### GIVEN EXERCISE
Copy every line from the one containing "From the listed options" through the last line of the records below, both included, and nothing else.

### DATA SUPPLIED
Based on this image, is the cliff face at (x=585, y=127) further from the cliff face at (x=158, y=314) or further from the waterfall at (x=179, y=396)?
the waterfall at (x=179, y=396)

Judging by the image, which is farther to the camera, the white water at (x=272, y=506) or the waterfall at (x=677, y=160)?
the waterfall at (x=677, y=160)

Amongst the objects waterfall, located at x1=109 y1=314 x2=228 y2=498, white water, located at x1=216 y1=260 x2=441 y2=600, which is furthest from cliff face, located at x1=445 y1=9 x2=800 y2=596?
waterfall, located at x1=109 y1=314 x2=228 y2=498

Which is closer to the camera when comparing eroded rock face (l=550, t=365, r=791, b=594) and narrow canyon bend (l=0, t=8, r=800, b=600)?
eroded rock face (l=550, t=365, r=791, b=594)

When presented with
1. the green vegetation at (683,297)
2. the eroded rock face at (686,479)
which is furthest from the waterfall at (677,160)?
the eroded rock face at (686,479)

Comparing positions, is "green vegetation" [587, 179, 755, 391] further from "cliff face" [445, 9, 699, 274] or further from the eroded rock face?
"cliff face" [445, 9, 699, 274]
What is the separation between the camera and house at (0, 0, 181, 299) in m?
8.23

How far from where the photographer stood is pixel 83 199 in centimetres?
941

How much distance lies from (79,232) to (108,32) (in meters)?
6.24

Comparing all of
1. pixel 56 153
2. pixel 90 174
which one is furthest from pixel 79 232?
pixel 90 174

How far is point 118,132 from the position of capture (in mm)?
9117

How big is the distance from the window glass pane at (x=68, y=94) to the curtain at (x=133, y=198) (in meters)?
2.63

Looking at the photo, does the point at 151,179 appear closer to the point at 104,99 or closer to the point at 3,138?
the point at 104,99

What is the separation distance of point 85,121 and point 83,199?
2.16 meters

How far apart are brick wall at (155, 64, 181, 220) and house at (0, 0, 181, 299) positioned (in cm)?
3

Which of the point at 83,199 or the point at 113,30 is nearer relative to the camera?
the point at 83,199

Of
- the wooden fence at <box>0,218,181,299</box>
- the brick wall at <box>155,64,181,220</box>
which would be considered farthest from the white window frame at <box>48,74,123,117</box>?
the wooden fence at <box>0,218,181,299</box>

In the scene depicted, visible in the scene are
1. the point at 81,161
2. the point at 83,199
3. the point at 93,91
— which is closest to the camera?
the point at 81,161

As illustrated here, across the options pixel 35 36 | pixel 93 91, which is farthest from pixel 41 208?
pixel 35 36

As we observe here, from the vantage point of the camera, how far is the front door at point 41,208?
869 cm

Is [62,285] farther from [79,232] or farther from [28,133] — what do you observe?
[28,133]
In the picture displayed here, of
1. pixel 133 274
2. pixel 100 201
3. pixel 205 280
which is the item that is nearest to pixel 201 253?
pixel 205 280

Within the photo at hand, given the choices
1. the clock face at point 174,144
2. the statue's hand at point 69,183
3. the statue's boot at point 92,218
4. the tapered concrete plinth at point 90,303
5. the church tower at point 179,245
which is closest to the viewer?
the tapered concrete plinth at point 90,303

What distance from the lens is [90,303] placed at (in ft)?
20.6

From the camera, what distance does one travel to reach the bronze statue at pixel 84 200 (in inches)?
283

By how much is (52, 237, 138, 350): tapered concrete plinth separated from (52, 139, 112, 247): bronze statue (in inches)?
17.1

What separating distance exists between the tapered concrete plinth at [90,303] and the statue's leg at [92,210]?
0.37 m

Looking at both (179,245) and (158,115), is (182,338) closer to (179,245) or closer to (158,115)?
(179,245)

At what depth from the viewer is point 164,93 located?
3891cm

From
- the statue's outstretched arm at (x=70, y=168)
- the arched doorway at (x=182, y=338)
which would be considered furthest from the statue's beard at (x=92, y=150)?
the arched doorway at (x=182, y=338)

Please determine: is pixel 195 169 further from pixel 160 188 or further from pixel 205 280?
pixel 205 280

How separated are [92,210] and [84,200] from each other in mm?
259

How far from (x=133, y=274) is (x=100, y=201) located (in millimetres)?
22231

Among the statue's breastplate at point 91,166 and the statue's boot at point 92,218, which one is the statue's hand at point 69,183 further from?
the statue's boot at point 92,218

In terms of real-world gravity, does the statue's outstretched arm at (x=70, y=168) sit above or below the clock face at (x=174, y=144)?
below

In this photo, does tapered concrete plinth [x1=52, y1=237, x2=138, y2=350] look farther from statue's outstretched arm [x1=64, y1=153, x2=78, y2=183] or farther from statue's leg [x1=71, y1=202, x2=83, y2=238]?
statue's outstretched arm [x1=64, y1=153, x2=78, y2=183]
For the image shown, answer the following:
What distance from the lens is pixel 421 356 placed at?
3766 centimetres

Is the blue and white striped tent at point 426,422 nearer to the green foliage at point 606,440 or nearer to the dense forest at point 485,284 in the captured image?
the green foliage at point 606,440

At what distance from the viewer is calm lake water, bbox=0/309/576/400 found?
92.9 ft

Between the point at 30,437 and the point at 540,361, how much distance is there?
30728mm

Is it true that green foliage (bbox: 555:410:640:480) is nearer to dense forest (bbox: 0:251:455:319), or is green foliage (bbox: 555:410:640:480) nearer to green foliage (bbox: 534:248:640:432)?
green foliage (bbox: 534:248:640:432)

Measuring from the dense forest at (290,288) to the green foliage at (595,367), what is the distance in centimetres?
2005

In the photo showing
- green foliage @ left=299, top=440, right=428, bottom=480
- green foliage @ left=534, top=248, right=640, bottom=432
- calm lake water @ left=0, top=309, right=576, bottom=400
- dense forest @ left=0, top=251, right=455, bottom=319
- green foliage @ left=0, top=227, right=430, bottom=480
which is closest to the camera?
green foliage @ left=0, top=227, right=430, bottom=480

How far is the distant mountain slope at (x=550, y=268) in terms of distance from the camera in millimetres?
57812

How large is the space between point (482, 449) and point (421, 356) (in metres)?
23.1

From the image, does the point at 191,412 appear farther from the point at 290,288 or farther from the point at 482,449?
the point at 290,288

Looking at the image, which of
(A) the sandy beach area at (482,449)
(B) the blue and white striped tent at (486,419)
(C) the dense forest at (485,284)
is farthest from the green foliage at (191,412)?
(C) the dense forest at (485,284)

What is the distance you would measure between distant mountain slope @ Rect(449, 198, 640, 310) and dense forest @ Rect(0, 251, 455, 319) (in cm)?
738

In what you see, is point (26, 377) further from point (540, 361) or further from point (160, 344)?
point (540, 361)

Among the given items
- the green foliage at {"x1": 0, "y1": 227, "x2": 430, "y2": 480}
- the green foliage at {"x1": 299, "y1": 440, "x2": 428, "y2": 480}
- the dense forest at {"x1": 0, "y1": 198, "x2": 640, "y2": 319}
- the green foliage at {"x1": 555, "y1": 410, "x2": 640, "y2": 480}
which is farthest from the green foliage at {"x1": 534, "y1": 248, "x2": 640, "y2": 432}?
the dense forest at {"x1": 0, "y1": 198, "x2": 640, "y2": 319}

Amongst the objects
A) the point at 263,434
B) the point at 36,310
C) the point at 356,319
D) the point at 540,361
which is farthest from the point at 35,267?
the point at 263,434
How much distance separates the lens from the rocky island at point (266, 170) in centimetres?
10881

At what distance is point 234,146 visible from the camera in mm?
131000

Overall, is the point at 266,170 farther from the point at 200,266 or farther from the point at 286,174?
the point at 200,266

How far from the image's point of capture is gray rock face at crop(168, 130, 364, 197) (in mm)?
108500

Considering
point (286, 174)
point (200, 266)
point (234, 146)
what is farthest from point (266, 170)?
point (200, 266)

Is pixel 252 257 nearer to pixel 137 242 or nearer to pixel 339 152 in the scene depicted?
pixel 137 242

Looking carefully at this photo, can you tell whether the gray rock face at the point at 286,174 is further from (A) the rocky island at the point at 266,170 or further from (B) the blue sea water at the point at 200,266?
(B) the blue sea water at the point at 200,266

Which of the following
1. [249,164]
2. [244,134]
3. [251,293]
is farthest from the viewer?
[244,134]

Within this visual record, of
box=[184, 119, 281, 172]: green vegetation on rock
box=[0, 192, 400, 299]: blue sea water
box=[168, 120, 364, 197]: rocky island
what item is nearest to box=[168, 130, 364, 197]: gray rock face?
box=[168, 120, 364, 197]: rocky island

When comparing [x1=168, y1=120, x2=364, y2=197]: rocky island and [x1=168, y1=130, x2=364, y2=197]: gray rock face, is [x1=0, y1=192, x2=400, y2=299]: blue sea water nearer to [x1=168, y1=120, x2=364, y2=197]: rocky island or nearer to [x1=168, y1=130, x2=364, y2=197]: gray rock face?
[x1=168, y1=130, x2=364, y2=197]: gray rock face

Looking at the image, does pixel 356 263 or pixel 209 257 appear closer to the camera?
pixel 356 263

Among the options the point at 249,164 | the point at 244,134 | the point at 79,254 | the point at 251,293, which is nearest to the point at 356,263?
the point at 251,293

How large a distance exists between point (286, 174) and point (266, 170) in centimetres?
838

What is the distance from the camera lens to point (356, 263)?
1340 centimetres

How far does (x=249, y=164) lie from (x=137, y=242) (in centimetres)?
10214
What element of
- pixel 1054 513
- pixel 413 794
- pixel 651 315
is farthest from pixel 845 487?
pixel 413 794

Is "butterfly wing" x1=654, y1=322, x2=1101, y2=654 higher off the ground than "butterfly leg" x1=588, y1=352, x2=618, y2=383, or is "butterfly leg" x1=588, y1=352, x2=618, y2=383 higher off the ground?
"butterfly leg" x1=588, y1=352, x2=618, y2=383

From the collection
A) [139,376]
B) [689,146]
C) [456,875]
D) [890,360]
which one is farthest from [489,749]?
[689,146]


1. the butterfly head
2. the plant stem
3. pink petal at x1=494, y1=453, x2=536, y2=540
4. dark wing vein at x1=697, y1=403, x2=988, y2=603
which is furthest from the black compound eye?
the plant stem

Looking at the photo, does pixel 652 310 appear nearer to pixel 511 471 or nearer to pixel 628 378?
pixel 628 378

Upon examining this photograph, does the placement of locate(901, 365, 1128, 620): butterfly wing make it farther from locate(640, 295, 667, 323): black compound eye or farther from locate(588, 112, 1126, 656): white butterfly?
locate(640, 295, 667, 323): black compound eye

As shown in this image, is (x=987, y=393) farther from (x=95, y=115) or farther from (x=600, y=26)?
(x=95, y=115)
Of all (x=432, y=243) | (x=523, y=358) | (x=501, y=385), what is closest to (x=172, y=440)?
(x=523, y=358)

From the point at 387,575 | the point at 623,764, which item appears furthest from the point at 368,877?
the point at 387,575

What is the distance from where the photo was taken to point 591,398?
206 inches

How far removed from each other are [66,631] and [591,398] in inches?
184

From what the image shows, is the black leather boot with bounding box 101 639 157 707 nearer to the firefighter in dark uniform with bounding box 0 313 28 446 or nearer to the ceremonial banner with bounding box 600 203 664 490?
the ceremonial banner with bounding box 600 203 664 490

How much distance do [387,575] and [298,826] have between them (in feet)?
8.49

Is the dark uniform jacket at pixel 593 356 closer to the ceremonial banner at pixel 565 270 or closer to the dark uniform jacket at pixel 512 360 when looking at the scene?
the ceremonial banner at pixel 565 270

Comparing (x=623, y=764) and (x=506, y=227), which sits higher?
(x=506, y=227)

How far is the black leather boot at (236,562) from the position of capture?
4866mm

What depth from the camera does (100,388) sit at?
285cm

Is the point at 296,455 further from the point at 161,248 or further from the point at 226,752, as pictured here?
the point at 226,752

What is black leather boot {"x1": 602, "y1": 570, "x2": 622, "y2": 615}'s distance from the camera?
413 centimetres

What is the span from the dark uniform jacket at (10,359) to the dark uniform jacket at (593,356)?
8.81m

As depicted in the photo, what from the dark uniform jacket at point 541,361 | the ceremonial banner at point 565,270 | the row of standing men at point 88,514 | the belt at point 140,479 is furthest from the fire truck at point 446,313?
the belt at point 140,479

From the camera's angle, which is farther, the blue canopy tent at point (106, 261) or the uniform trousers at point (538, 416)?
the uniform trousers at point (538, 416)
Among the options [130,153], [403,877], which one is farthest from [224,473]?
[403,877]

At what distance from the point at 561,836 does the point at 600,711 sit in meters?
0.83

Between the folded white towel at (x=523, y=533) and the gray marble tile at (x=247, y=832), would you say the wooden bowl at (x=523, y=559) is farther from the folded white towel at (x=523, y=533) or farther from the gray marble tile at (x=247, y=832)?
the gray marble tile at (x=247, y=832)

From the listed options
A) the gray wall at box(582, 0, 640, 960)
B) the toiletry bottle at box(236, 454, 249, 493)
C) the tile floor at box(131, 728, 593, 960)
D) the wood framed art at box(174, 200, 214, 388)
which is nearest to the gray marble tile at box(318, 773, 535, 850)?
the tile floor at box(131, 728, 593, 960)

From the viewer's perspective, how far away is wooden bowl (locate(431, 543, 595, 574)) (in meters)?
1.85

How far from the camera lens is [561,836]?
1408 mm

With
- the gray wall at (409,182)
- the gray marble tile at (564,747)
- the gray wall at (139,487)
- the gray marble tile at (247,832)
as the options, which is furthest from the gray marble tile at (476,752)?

### ANSWER TO THE PROBLEM
From the listed options
A) the gray wall at box(582, 0, 640, 960)
B) the toiletry bottle at box(236, 454, 249, 493)
C) the tile floor at box(131, 728, 593, 960)
D) the wood framed art at box(174, 200, 214, 388)
which is nearest to the gray marble tile at box(318, 773, 535, 850)?
the tile floor at box(131, 728, 593, 960)

From the viewer's perspective, how far away is wooden bowl (locate(431, 543, 595, 574)) (in meters)?
1.85

How far from the camera lens is [561,836]?
1408 mm

With
- the gray wall at (409,182)
- the gray marble tile at (564,747)
- the gray wall at (139,487)
- the gray marble tile at (247,832)
as the options, which is furthest from the gray marble tile at (476,752)?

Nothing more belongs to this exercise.